In the city that never sleeps, employees at one startup are competing to find the best sleeper. And there’s a clear front-

runner, according to the leaderboards at Eight Sleep’s New York City office.

“I’m a really good sleeper,” Alexandra Zatarain, the company’s co-founder and vice president of brand and marketing, laughed. “I’m always winning. When I’m traveling away from my Pod is when someone else can finally win.”

Eight Sleep, which bills itself as a “sleep fitness” company, is best known for its Pod, a smart mattress cover with an immersive heating, cooling and elevation system. Like a wearable, the Pod also tracks sleep metrics, allowing users to test whether it really lives up to the promise of deeper slumber. But instead of slipping on a watch, you simply lie on top of it.

“Sleep is the number one challenge for so many people in the world right now,” Greg Wells, a physiologist and the best-selling author of titles like Rest Refocus Recharge: A Guide For Optimizing Your Life, told Newsweek. “Whether it’s athletes, businesspeople, knowledge workers, everyone is struggling with sleep. And the data backs that up. Twenty-five percent of Americans have a diagnosed sleep disorder. It’s a huge number.”

APPLY WHAT YOU READ »
[1] In the Eight Sleep article, what percentage of Americans have a diagnosed sleep disorder?
[2] Duplicate the Eight Sleep article's wording between "In the city" and "on top of it.", inclusive.
[3] Write the next part of the article about Eight Sleep and its Pod, starting after its final sentence.

INFORMATION SUPPLIED »

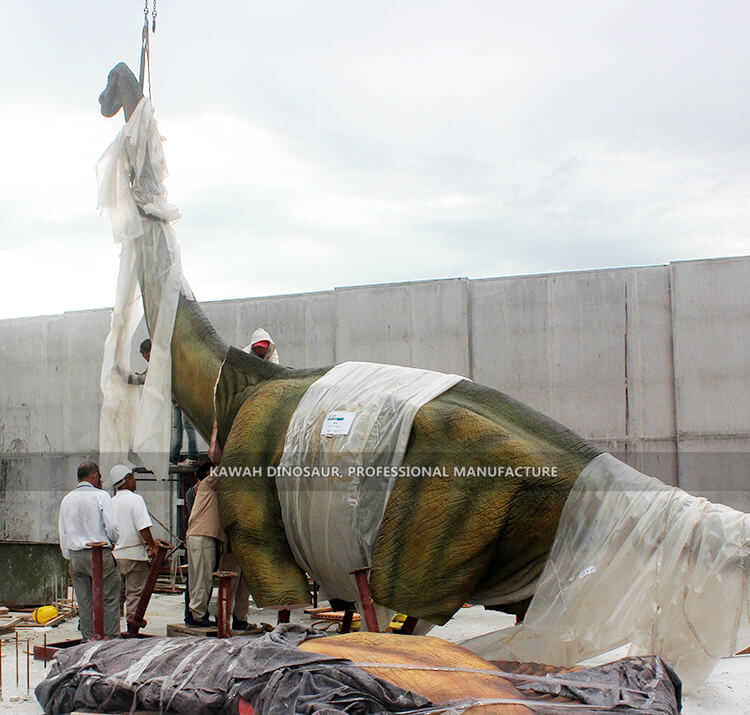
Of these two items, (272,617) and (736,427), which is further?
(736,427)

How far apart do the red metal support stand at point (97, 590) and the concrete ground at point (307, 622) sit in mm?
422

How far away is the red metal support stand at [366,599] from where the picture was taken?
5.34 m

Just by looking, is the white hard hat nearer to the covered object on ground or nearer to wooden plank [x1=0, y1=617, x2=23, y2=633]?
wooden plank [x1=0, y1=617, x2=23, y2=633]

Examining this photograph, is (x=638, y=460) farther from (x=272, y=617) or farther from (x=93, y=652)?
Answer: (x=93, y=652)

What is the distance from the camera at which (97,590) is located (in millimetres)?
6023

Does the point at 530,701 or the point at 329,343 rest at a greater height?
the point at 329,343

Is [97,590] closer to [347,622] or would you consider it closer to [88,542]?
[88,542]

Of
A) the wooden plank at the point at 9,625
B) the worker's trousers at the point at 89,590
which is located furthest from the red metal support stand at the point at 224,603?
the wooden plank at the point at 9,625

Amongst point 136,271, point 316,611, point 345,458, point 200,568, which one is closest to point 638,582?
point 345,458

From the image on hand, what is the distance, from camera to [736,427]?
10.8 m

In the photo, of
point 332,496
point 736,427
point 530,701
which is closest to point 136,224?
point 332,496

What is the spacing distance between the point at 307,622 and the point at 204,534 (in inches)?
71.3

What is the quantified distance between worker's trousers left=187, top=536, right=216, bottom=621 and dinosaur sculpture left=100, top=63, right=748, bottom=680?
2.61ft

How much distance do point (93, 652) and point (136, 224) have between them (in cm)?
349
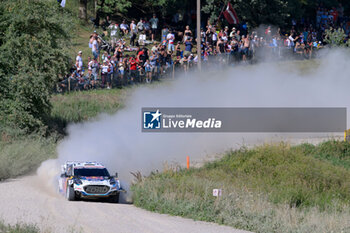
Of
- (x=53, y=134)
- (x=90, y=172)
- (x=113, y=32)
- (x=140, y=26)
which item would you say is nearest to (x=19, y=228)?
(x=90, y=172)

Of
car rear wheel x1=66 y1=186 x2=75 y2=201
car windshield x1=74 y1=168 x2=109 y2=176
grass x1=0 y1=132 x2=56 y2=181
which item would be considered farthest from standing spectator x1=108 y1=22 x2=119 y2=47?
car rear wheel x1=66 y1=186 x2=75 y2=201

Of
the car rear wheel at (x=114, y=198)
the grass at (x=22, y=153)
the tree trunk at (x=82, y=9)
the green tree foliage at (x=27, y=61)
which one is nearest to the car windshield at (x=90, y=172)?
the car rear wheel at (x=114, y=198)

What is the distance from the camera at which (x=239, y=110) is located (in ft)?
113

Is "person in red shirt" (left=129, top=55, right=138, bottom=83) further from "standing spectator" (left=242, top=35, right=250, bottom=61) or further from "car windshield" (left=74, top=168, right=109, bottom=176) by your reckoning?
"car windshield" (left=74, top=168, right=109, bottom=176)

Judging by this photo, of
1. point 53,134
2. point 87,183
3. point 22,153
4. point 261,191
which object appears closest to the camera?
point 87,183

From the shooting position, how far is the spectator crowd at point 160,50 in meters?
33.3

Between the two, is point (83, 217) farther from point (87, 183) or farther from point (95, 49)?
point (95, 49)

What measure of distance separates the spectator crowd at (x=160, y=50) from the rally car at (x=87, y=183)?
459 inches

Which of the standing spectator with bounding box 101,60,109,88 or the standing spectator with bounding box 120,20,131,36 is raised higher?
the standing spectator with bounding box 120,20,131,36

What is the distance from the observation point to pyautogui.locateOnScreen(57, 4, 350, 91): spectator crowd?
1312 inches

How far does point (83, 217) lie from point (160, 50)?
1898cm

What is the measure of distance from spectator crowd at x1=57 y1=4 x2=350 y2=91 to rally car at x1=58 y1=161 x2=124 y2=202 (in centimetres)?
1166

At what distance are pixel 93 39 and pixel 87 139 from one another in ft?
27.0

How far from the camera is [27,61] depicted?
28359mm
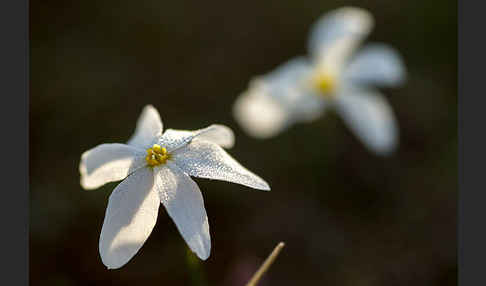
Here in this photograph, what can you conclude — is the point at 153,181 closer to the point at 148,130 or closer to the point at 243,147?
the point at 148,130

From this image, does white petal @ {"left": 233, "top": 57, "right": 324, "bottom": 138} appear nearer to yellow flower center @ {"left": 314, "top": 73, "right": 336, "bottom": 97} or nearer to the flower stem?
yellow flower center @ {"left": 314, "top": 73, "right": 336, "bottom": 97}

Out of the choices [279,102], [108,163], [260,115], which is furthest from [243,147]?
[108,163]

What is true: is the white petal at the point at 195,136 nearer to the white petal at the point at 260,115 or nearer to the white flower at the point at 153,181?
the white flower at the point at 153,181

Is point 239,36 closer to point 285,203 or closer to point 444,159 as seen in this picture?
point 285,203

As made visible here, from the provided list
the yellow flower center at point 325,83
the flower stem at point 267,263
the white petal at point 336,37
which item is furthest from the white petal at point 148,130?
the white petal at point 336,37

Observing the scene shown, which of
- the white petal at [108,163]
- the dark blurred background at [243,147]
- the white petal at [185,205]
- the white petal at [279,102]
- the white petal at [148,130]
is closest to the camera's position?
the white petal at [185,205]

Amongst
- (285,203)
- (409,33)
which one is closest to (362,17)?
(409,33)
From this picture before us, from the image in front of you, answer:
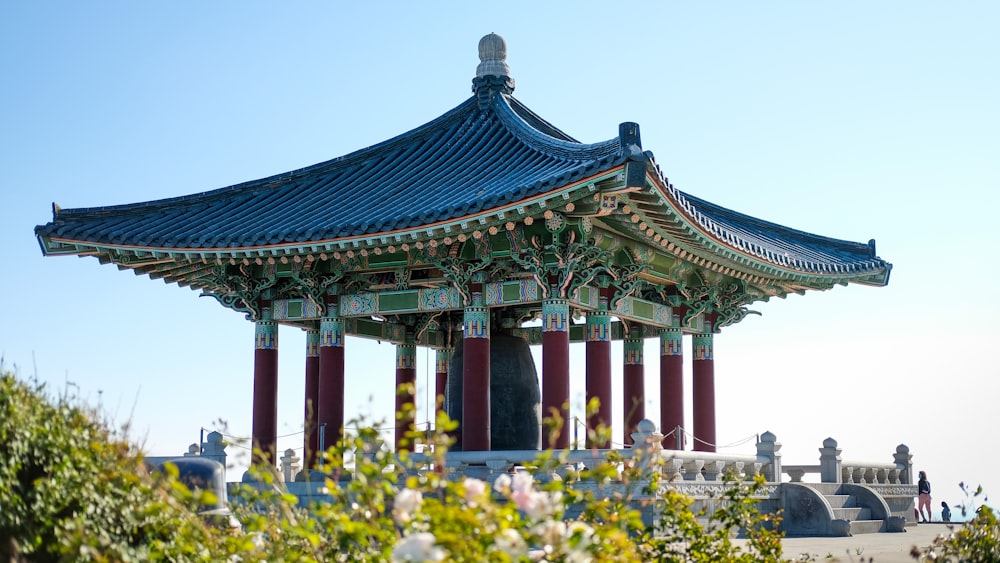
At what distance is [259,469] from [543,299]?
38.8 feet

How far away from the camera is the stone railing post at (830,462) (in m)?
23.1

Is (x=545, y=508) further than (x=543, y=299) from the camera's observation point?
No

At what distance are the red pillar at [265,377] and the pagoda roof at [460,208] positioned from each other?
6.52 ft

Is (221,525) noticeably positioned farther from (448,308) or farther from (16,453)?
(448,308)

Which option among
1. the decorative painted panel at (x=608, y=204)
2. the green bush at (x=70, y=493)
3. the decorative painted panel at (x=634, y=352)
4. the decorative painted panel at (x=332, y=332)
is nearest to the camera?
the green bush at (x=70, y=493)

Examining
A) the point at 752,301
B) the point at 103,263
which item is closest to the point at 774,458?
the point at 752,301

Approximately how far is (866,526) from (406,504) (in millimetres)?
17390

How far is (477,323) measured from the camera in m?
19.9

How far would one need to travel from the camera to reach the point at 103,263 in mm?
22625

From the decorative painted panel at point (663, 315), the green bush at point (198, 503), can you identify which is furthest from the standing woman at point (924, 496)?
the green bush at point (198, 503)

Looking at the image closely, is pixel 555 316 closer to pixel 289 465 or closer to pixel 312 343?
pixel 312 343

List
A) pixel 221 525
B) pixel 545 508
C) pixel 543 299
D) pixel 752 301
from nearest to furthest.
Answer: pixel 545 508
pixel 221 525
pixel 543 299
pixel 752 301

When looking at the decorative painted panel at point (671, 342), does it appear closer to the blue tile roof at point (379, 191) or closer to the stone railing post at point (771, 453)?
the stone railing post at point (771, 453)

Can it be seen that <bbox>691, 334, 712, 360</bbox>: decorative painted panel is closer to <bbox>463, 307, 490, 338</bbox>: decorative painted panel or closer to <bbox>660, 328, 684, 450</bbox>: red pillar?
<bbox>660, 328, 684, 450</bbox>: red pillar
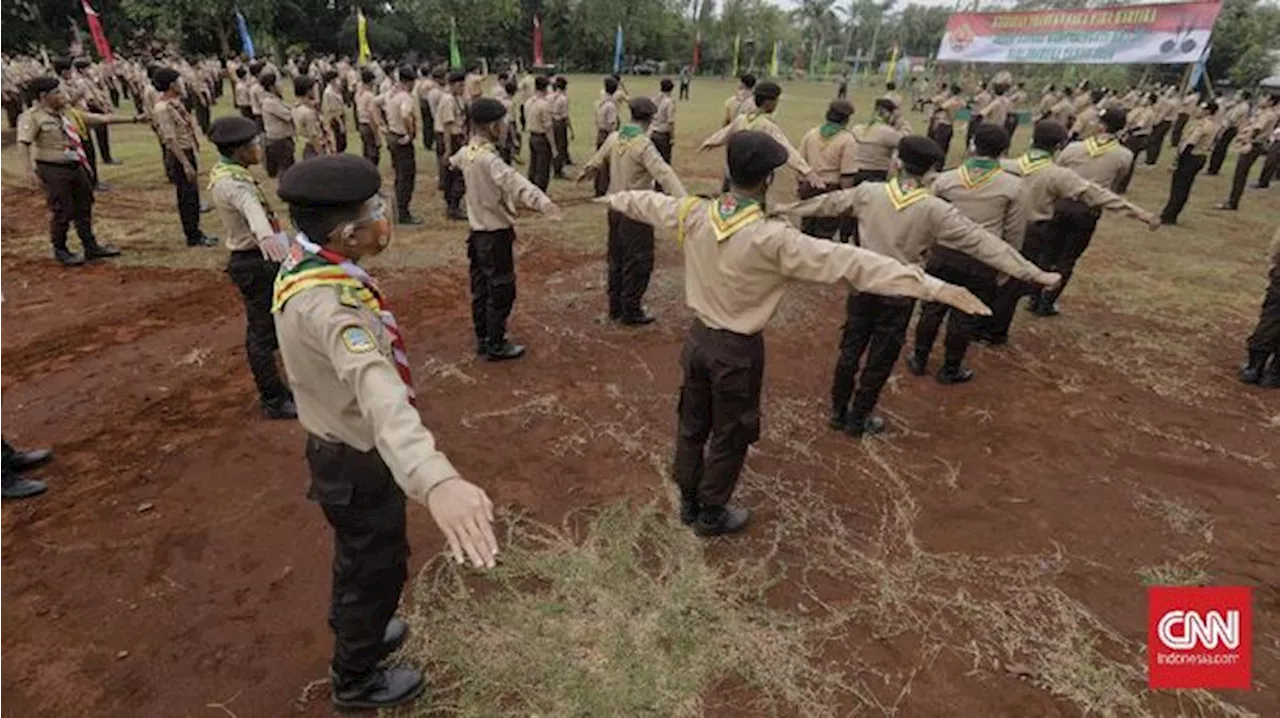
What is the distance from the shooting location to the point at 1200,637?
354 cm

ANSWERS TO THE EXERCISE »
[1] Twenty-five percent.

[2]
In the city that never sleeps, employees at one startup are competing to find the best sleeper. And there’s a clear front-

runner, according to the leaderboards at Eight Sleep’s New York City office.

“I’m a really good sleeper,” Alexandra Zatarain, the company’s co-founder and vice president of brand and marketing, laughed. “I’m always winning. When I’m traveling away from my Pod is when someone else can finally win.”

Eight Sleep, which bills itself as a “sleep fitness” company, is best known for its Pod, a smart mattress cover with an immersive heating, cooling and elevation system. Like a wearable, the Pod also tracks sleep metrics, allowing users to test whether it really lives up to the promise of deeper slumber. But instead of slipping on a watch, you simply lie on top of it.

[3]
“What we’ve discovered is that sleep is a superpower,” Wells added. “When you sleep well, you learn better, you’re more creative, you can problem solve. These are all critical factors for us to work, and if we’re not sleeping, we can’t work well.”

Tech billionaire Mark Zuckerberg, seven-time Formula 1 World Champion Lewis Hamilton, top-ranked American men’s tennis player Taylor Fritz and longevity’s poster child Bryan Johnson would likely agree—and they all go to bed on Eight Sleep mattresses.